Apax Global Alpha Limited (LON:APAX) annual results for the year ended 31 December 2018.
Key highlights
· Total NAV Return1 was +7.1% (+5.4% constant currency)2 reflecting strong operational performance of the Private Equity portfolio and a positive contribution from Derived Debt
· Second semi-annual dividend of 4.12 pence per share declared, equivalent to 2.5% of euro NAV at 31 December 2018. Dividend will be paid on 5 April 2019
Outstanding commitments and funding sources
· AGA was 98% invested with a net cash balance of €17.3m. The facility was undrawn at the end of the period
· Outstanding commitments to the Apax Funds (together with recallable distributions) amounted to €251.8m (27% of NAV) with funding sources of €479.3m (51% of NAV). Funding sources comprise Derived Investments of €320.6m, undrawn facility of €140.0m, net cash of €17.3m and net current assets of €1.4m
Performance highlights
· The contributions to Total NAV Return1 of +7.1% were Private Equity +9.2%, Derived Investments -2.5%, FX +1.7% and costs and other movements -1.3%
· Derived Debt contributed +0.4% and Derived Equity -2.9% to Total NAV Return1
· Total Return of Private Equity was 17.4% (15.9% constant currency). Derived Debt delivered Total Return of 4.5% (0.3% constant currency). Derived Equity had negative Total Return of -17.6% (-17.4% constant currency).

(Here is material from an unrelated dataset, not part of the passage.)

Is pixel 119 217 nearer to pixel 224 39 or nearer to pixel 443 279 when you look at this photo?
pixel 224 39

· Aggregate Gross IRR3 and Gross MOIC3 on Private Equity full exits was 50.2% and 4.3x. The 2018 full exits were achieved at a 22% uplift to the last Unaffected Valuation4.
· Gross IRR5 and Gross MOIC5 on Derived Debt exits was 11.0% and 1.2x and on Derived Equity exits was -15.8% and 0.9x
Commenting on the results, Tim Breedon CBE, Chairman of Apax Global Alpha, said:
“AGA’s results demonstrate the value accretion potential of our strong portfolio over the long-term.”

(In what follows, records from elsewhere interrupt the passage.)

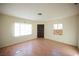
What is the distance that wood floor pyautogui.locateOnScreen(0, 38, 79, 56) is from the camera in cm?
134

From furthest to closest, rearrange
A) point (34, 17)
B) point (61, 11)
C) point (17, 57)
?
point (34, 17)
point (61, 11)
point (17, 57)

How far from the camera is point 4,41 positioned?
1438 millimetres

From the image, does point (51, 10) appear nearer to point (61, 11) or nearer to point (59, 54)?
point (61, 11)

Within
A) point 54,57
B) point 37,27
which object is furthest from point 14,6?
point 54,57

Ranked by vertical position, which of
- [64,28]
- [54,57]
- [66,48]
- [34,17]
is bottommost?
[54,57]

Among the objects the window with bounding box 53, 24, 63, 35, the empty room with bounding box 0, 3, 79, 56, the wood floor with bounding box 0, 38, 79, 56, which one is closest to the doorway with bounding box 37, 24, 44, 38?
the empty room with bounding box 0, 3, 79, 56

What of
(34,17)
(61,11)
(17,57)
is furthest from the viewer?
(34,17)

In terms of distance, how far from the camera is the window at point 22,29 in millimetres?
1442

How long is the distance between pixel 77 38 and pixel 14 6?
1344 mm

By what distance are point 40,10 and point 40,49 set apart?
2.62ft

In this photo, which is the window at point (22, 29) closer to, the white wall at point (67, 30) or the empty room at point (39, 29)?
the empty room at point (39, 29)

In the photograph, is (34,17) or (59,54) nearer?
(59,54)

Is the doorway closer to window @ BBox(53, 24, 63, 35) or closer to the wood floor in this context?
the wood floor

Ralf Gruss, COO of Apax Partners, said:
“AGA delivered positive returns in a year where most markets turned negative. The Private Equity portfolio had pleasing returns driven by the strong operational momentum in the portfolio companies and three lucrative exits. In Derived Investments, the quality of the Derived Debt portfolio allowed for outperformance against credit markets. Listed equity investments however disappointed and could not withstand market volatility.”